VORLIEGENDER TEXTAUSZUG
⟨

VGH hat Darlegungsanforderungen überspannt
Schließlich gehe der Verwaltungsgerichtshof in sachlich nicht mehr vertretbarer Weise davon aus, der Beschwerdeführer könne sich bereits nicht auf eine schutzwürdige Position berufen, da er nicht hinreichend dargetan habe, dass der staatliche Islamunterricht ebenfalls als bekenntnisgebundener Religionsunterricht ausgestaltet sei. Damit habe der Verwaltungsgerichtshof die Darlegungsanforderungen überspannt. In einem Elterninformationsschreiben sei darauf hingewiesen worden, dass sich der Islamunterricht von dem islamischen Religionsunterricht nicht unterscheide und daher auch die gleichen Lehrmaterialien benutzt würden. Wenn der Verwaltungsgerichtshof gleichwohl bereits die Antragsbefugnis wegen fehlender Auseinandersetzung mit den auf der Internetseite des Landes veröffentlichten Kerncurricula für das Schulfach Islamunterricht verneine, erschwere er den Zugang zu einer gerichtlichen Sachprüfung in unzumutbarer Weise.
Unterlassungsantrag zielt auf Trennung ab
Der VGH habe bei seiner Auslegung des Rechtsschutzbegehrens außerdem außer Acht gelassen, dass es dem Beschwerdeführer schon nach dem Wortlaut des Unterlassungsantrags vor allem um eine auch nach außen klar erkennbare Trennung des staatlichen Islamunterrichts von dem zuvor in Übereinstimmung mit seinem Glaubensbekenntnis erteilten islamischen Religionsunterricht geht.

⟩

VORLIEGENDE DATENSÄTZE

⟨

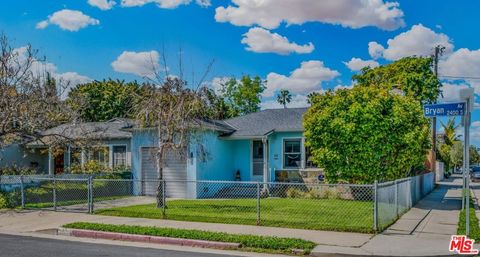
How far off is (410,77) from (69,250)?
27.9 meters

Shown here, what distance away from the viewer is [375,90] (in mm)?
19641

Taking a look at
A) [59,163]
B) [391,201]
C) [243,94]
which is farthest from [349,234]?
[243,94]

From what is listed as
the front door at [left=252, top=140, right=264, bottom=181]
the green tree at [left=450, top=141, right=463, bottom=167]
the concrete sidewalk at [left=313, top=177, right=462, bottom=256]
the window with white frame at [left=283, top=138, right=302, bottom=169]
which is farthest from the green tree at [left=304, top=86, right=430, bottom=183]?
the green tree at [left=450, top=141, right=463, bottom=167]

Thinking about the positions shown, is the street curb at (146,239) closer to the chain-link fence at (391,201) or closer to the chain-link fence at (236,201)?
the chain-link fence at (236,201)

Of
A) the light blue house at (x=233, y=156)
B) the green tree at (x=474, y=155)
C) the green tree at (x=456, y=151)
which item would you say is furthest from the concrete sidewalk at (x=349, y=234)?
the green tree at (x=474, y=155)

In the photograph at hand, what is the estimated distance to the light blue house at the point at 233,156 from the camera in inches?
853

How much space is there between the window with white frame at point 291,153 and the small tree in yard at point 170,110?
271 inches

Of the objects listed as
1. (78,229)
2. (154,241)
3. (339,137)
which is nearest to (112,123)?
(339,137)

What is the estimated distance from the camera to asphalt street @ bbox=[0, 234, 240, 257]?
927 cm

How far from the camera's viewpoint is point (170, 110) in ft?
55.1

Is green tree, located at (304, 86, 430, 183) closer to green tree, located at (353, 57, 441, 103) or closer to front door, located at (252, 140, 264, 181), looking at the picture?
front door, located at (252, 140, 264, 181)

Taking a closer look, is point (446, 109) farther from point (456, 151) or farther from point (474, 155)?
point (474, 155)

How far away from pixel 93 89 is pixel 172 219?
36.0 meters

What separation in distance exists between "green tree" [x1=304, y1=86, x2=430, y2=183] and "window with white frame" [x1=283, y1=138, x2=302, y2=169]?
307 centimetres
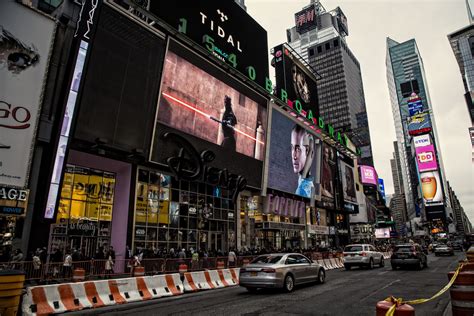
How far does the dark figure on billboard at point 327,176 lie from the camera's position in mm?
49744

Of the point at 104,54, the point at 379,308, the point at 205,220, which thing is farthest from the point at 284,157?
the point at 379,308

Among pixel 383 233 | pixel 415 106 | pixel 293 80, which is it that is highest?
pixel 415 106

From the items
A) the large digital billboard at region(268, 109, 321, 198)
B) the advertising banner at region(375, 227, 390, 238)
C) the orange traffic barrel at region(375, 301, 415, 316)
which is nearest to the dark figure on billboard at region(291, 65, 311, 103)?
the large digital billboard at region(268, 109, 321, 198)

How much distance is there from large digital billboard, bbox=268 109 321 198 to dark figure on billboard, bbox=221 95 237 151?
23.5ft

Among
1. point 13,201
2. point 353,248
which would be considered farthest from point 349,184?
point 13,201

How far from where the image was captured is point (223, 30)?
34.9m

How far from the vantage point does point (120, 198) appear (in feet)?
75.7

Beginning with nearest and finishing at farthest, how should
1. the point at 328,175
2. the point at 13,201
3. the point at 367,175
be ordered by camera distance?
the point at 13,201
the point at 328,175
the point at 367,175

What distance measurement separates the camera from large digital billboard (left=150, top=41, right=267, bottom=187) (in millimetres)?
24406

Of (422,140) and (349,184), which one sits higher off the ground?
(422,140)

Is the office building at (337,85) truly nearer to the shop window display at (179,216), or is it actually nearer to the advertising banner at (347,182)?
the advertising banner at (347,182)

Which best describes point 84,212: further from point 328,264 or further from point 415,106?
point 415,106

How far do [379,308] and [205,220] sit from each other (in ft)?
84.5

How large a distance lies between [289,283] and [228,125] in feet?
64.0
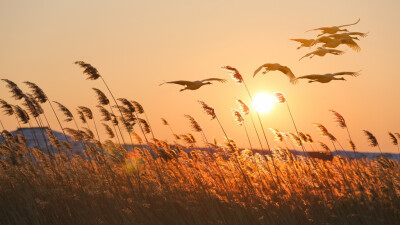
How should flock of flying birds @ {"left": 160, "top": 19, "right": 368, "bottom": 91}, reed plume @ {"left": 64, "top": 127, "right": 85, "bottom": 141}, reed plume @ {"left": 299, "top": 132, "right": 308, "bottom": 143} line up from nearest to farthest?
flock of flying birds @ {"left": 160, "top": 19, "right": 368, "bottom": 91} < reed plume @ {"left": 299, "top": 132, "right": 308, "bottom": 143} < reed plume @ {"left": 64, "top": 127, "right": 85, "bottom": 141}

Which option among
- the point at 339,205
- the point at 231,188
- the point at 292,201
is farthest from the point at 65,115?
the point at 339,205

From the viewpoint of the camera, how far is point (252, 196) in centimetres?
556

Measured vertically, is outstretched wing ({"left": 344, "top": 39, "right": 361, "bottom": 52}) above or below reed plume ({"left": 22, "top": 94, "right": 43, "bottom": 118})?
below

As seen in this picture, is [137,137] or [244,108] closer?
[244,108]

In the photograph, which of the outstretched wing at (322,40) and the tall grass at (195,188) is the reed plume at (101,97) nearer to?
the tall grass at (195,188)

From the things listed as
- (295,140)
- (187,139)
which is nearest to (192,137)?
(187,139)

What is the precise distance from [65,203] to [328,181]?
3181 mm

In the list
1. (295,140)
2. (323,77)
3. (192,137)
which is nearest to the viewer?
(323,77)

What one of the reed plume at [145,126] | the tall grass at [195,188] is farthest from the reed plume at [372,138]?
the reed plume at [145,126]

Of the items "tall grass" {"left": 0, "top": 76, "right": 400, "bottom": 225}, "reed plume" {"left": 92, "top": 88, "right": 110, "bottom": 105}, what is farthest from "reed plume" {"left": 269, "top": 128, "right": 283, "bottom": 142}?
"reed plume" {"left": 92, "top": 88, "right": 110, "bottom": 105}

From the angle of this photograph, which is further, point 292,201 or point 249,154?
point 249,154

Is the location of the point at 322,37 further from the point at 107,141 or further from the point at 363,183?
the point at 107,141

⟩

ARBEITSAUFTRAG
Gib aus dem Text zum Verfahren um den Islamunterricht den Abschnitt wörtlich aus, der mit „Unterlassungsantrag zielt auf“ beginnt und bis einschließlich „islamischen Religionsunterricht geht.“ reicht.

LÖSUNG
Unterlassungsantrag zielt auf Trennung ab
Der VGH habe bei seiner Auslegung des Rechtsschutzbegehrens außerdem außer Acht gelassen, dass es dem Beschwerdeführer schon nach dem Wortlaut des Unterlassungsantrags vor allem um eine auch nach außen klar erkennbare Trennung des staatlichen Islamunterrichts von dem zuvor in Übereinstimmung mit seinem Glaubensbekenntnis erteilten islamischen Religionsunterricht geht.